§ **Reading text**
· · ·

Exhibit 99.2
LOAN AND SECURITY MODIFICATION AGREEMENT
This Loan and Security Modification Agreement is entered into as of August 7, 2023, by and among WESTERN ALLIANCE BANK, an Arizona corporation (“Bank”), and EVERQUOTE, INC., a Delaware corporation (“Borrower”).
1. DESCRIPTION OF EXISTING INDEBTEDNESS: Among other indebtedness which may be owing by Borrower to Bank, Borrower is indebted to Bank pursuant to, among other documents, an Amended and Restated Loan and Security Agreement, dated August 7, 2020, by and between Borrower and Bank, as may be amended from time to time (the “Loan and Security Agreement”). Capitalized terms used without definition herein shall have the meanings assigned to them in the Loan and Security Agreement.
Hereinafter, all indebtedness owing by Borrower to Bank shall be referred to as the “Indebtedness” and the Loan and Security Agreement and any and all other documents executed by Borrower in favor of Bank shall be referred to as the “Existing Documents.”
2. MODIFICATIONS TO LOAN AND SECURITY AGREEMENT.

· · ·

§ **Recorded information**
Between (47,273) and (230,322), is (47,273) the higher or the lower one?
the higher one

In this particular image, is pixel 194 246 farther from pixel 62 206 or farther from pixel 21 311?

· · ·

§ **Exercise tasks**
**a.** According to the modification agreement, under what document is the Borrower indebted to the Bank? Answer in one to three sentences.
**b.** Reproduce word for word the part of the modification agreement that opens with the words containing "1. DESCRIPTION OF" and closes with "the Loan and Security Agreement.".

§ **Results for the exercise**
**a.** The Borrower is indebted to the Bank under, among other documents, an Amended and Restated Loan and Security Agreement dated August 7, 2020, between the Borrower and the Bank. That agreement may be amended from time to time and is called the "Loan and Security Agreement."

**b.**
1. DESCRIPTION OF EXISTING INDEBTEDNESS: Among other indebtedness which may be owing by Borrower to Bank, Borrower is indebted to Bank pursuant to, among other documents, an Amended and Restated Loan and Security Agreement, dated August 7, 2020, by and between Borrower and Bank, as may be amended from time to time (the “Loan and Security Agreement”). Capitalized terms used without definition herein shall have the meanings assigned to them in the Loan and Security Agreement.